For a brief structural overview of Romani, download Matras’ description of the language for Encyclopedia of Languages and Linguistics, or download Matras’ description of the Parakalamos Romani dialect, as an example of a concise description of an individual Romani dialect. For a comparative overview of Romani dialects, see Matras’s (2002) book Romani: A linguistic introduction.

The present section provides a reconstructed overview of Early Romani, the forerunner of the present-day dialects of Romani. The description is based on chapter 5 of Elšík, Viktor & Matras, Yaron, Markedness and language change: The Romani sample, Berlin: Mouton de Gruyter, 2006.

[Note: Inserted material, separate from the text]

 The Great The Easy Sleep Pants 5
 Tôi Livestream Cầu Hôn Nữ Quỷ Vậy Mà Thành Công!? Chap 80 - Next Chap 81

For a picture of some typical changes that occurred after the Early Romani period and led to differentiation in the dialects, refer to the section on present-day dialects and to the Dialect Sampler.

The purpose of this outline is to survey the structures that constituted the point of departure for the variation which we find today among the varieties of the language. Early Romani is not attested, and one must rely on dialect comparison as well as on comparisons with other Indo-Aryan languages in order to identify archaic structures among those that are still in existence, and postulate possible forerunner forms. The comparative method has been applied in such a way for Romani since the late 19th century (cf. discussion in Matras 2002, Ch. 3), and has in recent years experienced a revival in the modern context of Romani dialectology and typology (cf. Matras, Bakker & Kyuchukov 1997, Elšík & Matras 2000, Matras 2002). We refer to this work for the detailed arguments, and limit ourselves here to a presentation of what we consider to be reasonable outcomes of reconstruction scenarios.

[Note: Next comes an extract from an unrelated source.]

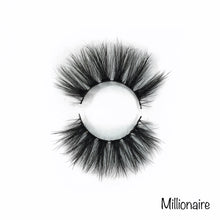 Load image into Gallery viewer, Lashes (Soft)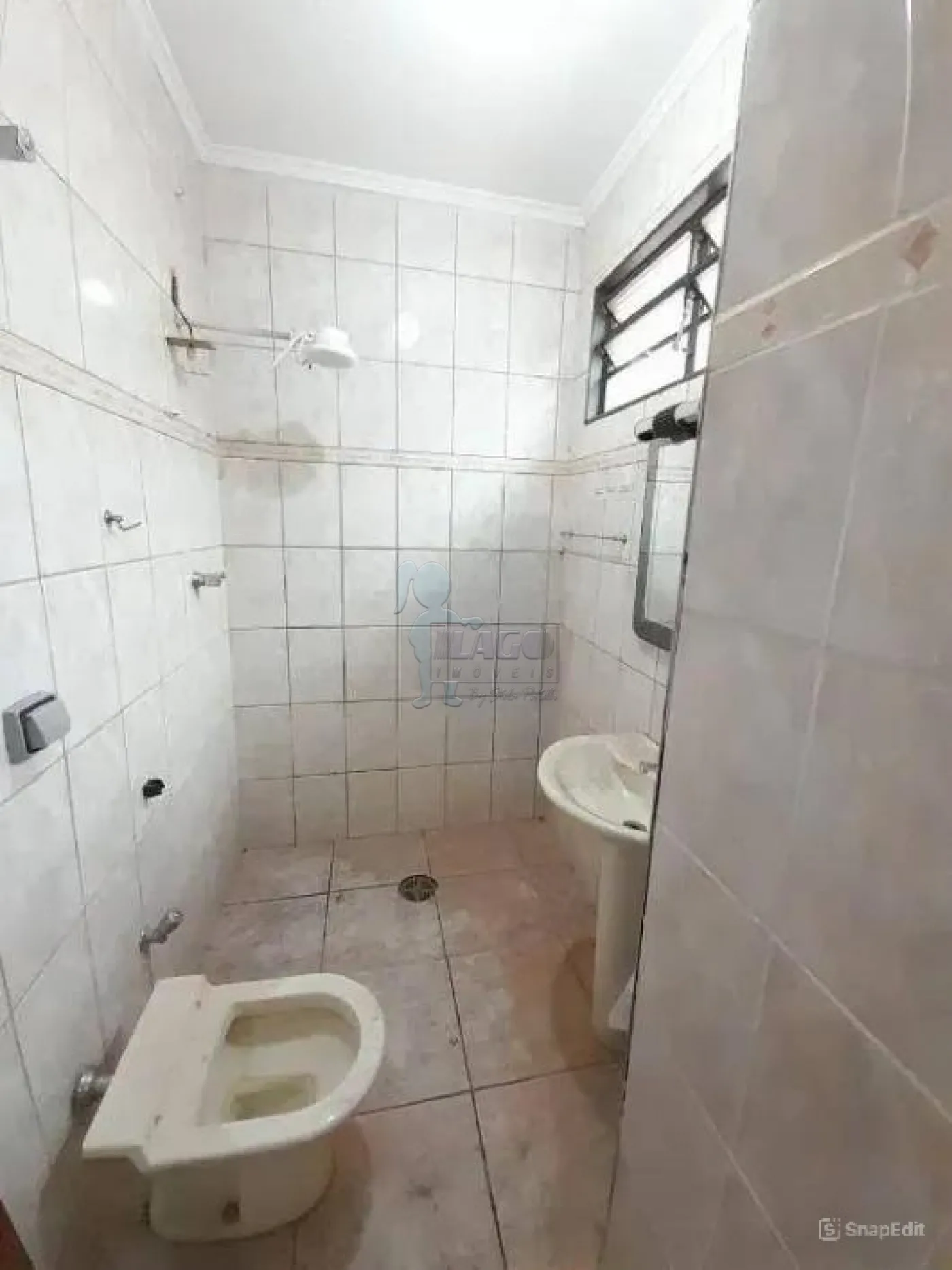 Alugar Casa / Padrão em Ribeirão Preto R$ 1.980,00 - Foto 6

We define Early Romani (ER) as the latest stage in the history of the language prior to the dispersion of Romani-speaking population groups throughout Europe and the consequent split into dialects and dialect families (see also Matras 2002). Despite the absence of any documentation or even attestation, we have both linguistic and extralinguistic clues concerning the time and location where ER was spoken. The earliest documentary evidence of an expansion of the Romani population into the northern Balkans, and beyond that, into central Europe, dates from the late fourteenth century (cf Fraser 1992 for a useful overview). A strong Greek element is shared by all dialects of Romani. It includes lexical vocabulary, grammatical vocabulary (function words, including numerals, indefinite pronouns, particles and adverbs of time and phase), derivational morphology, and patterns of syntactic typology that are most likely to have emerged in contact with Greek (such as the formation of relative clauses, a preposed definite article, verb-medial word order, and a split between factual and non-factual complementisers). The most striking evidence of Greek influence is, however, the incorporation of Greek nominal inflectional class markers (for subject-case nouns and adjectives) and of Greek verb inflection class markers (including tense-aspect marking, participial inflections, and marginally also subject concord inflections for the 3SG). All this points to the powerful influence of Greek, conditioned in all likelihood through a prolonged stay in Greek-speaking territory in Byzantium (see already Miklosich 1872-1880: III). This makes it convenient to define ER as the period during which Romani was in contact with Greek, prior to the decline of Byzantium and the beginning Romani migrations out of the Balkans and the subsequent split into isolated dialects.

As for the location of ER, one should bear in mind that Byzantium of the tenth-fourteenth century did not overlap with today’s Greek-speaking area, but stretched as far as Anatolia and beyond; indeed Greek was spoken in Anatolia until the first decades of the twentieth century. This detail is sometimes overlooked in discussions of Romani history, but it could be crucial toward an understanding of the time line of Romani migrations westwards from India, and how this time line can be reconciled with linguistic evidence. Conventionally, the presence of Iranian and Armenian loans in Romani is taken as evidence of prolonged settlement periods in Iran and Armenia. For the latter, the present-day Armenian Republic north of the Ararat is often taken as the point of reference, and migration routes are pictured as having led north from Iran to Armenia, then south again along the Black Sea coast, to present-day Greece. But in tenth-century East Anatolia, Roma would have had speakers of Greek, Armenian, and Iranian languages (such as Kurdish, but possibly also Persian contacts) as their neighbours. It may therefore be quite difficult to draw a clear-cut distinction between Romani in contact with western Asian languages, and Romani in contact with Greek, and there could well have been a period of overlap, and so possibly also a rapid, rather than gradual migration from India to Byzantium.